Jésus ! Et du sein du bûcher, son âme, comme une blanche colombe, s’envole
vers les cieux... Eh quoi ! vous tremblez, vous pleurez, ennemis de la
France ! Peuple de braves, vous avez brûlé une vierge de vingt ans ;
n’êtes-vous pas fiers de cet exploit chevaleresque ! Oui, tremblez et
pleurez, ennemis de la France. Vous avez vaincu : mais votre victoire,
comme celle de Satan sur Jésus, est une défaite (I Cor., II, 8). Vous avez cru n’être que des
bourreaux, et vous étiez des sacrificateurs. Parmi ces tempêtes et ces orages,
il fallait du sang pour apaiser le ciel et purifier la terre.
La France est rachetée,
puisque Dieu a accepté d’elle une vierge pour hostie ~ Il est désormais
permis d’espérer d’heureux retours de fortune. Il a raison, ce secrétaire du
roi des Anglais qui s’écrie : « Nous sommes perdus, car nous avons fait mourir une sainte ! »
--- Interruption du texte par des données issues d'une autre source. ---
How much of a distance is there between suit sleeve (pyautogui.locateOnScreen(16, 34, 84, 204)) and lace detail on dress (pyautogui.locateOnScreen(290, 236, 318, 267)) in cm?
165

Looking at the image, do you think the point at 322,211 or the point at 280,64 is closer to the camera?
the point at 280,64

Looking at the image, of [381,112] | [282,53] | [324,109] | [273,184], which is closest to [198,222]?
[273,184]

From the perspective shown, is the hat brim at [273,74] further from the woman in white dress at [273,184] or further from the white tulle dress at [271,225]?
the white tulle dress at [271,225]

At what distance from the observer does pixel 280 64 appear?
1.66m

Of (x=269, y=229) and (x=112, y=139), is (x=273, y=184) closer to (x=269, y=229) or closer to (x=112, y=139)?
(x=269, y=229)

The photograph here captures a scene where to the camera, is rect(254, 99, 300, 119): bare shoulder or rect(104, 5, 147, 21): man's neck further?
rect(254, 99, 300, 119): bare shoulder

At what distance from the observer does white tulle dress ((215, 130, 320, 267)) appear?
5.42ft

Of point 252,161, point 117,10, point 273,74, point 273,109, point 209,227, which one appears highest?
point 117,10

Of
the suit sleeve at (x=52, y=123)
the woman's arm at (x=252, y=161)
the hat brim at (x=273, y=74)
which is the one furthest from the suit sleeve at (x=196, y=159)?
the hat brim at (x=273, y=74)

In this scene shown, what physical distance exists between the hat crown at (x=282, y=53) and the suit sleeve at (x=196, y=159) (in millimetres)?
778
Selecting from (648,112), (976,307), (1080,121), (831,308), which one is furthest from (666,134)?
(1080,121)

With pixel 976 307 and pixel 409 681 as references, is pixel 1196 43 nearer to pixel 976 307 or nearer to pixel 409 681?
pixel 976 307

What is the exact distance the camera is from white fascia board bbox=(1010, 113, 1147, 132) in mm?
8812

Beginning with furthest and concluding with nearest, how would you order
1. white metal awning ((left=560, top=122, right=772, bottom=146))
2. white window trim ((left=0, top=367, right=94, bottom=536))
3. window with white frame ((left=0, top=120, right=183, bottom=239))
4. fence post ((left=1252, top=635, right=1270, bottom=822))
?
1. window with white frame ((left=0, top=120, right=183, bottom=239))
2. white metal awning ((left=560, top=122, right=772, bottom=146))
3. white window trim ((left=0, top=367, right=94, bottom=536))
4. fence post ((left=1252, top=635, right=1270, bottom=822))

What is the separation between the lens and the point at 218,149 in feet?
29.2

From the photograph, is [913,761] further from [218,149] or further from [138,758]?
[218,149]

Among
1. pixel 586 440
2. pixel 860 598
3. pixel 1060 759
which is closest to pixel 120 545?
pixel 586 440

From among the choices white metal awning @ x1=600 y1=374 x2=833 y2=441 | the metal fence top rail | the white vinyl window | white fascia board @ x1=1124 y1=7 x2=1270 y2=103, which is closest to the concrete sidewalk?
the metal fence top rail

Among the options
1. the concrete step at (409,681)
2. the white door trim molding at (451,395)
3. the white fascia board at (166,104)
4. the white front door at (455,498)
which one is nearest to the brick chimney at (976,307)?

Les cendres de Jeanne crient vengeance contre vous, pardon pour la
France ; sa mort vous sera plus fatale que sa vie (Judic., XVI, 30). Dans un même supplice, je vois
trois triomphes : le triomphe de la France, le triomphe de la Foi, le
triomphe de Jeanne. ~
Jeanne n’aura point de
sépulcre ; son noble cœur, la seule partie que le feu n’ait pu détruire, a
été jeté dans les flots. ~ « Je sais bien,
disait-elle, que les Anglais me feront
mourir, parce qu’ils croient pouvoir s’emparer de la France après ma
mort ; mais seraient-ils cent mille de plus (Jeanne appelait les
Anglais d’un surnom joyeux et militaire : Jeanne était Française, et
jusque dans les fers elle avait la gaîté française), seraient-ils cent mille de plus, ils n’auront pas le royaume… Avant
qu’il soit sept ans, les Anglais abandonneront un plus grand gage qu’ils n’ont fait
devant Orléans ». Six ans ne s’étaient pas écoulés, et Paris, « ce grand gage », se rendait presque
sans coup férir à l’intrépide Dunois. Bientôt Charles le Victorieux régnait
sur tout le pays de ses ancêtres ; et un siècle plus tard, la blanche
bannière de France, flottant sur Calais, laissait lire dans ses plis
l’accomplissement de la parole prophétique de Jeanne : Les Anglais seront
boutés hors de France. Une femme, une reine voluptueuse avait perdu le
royaume ; une bergère héroïque, une vierge martyre l’a sauvé.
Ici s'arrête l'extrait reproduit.